Note: For more information on audit requirements and competence expectations for auditors refer to ISO 19011 — Guidelines for auditing management systems.

5.3.4.5 The purpose of the audits is to objectively:

  1. monitor and verify the extent to which the occupational health and safety management system has been implemented and maintained
  2. determine whether the occupational health and safety management system is effective in meeting the organization’s policy and objectives
  3. identify:
    1. good practices
    2. areas of improvement, and
    3. non-conformities
  4. determine and assign appropriate corrective actions to a competent person and track through to completion, and
  5. provide audit results to affected workplace parties or known interested parties

5.3.5 Management review

5.3.5.1 Senior Management shall review the organization’s occupational health and safety management system at regularly planned intervals to verify and ensure its continuing suitability, adequacy and effectiveness.

5.3.5.2 The reviews shall include:

  1. an assessment of the opportunities for improvement of the occupational health and safety management system, inclusive of the need for changes to the OHS Policy and/or objectives
  2. identification of emerging issues or trends, and best available methods, technologies, and procedures to address residual risk, and
  3. implementation strategy for continual improvement

5.3.5.3 Management reviews shall be documented, and records be retained.
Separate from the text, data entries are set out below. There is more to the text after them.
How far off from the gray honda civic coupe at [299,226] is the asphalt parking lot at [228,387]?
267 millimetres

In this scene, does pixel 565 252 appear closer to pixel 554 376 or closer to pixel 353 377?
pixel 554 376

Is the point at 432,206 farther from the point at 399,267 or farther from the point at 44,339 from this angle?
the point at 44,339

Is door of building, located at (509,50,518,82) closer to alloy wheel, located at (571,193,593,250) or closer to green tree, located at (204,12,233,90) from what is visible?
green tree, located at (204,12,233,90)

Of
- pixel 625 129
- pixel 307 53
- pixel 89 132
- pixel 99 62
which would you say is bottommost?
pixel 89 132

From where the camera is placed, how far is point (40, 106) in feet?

5.3.5.4 Input to management reviews shall include consideration of the following OHS information:

  1. results of:
    1. audits
    2. evaluations of compliance with legal and other requirements as applicable to the workplace
    3. communication received from, and participation with, workers and worker representatives
    4. incident trends
    5. communication received from external interested parties
  2. the extent to which objectives of the occupational health and safety management system, OHS Policy and performance have been met
  3. effectiveness of procedures and processes to identify hazards, assess, prioritize, and control risks, including progress in the sustained or improved reduction of risk
  4. status and results of incident investigations, including any trends identified, corrective actions and preventative actions;
  5. follow-up actions from previous management reviews
  6. changing circumstances, including developments in legal and other requirements related to the organization’s OHS; and
  7. recommendations for improvement

5.3.5.5 Outputs from the management review must be consistent with the organization’s commitment to continual improvement, and include decisions and actions related to:

  1. OHS performance, OHS policy and objectives, and the need for change, if any, and
  2. allocation of resources to achieve the improvements

5.3.5.6 The organization shall establish, implement and maintain a process for recording and communication of the management review to all relevant parties, inclusive of workers or worker representatives (if applicable).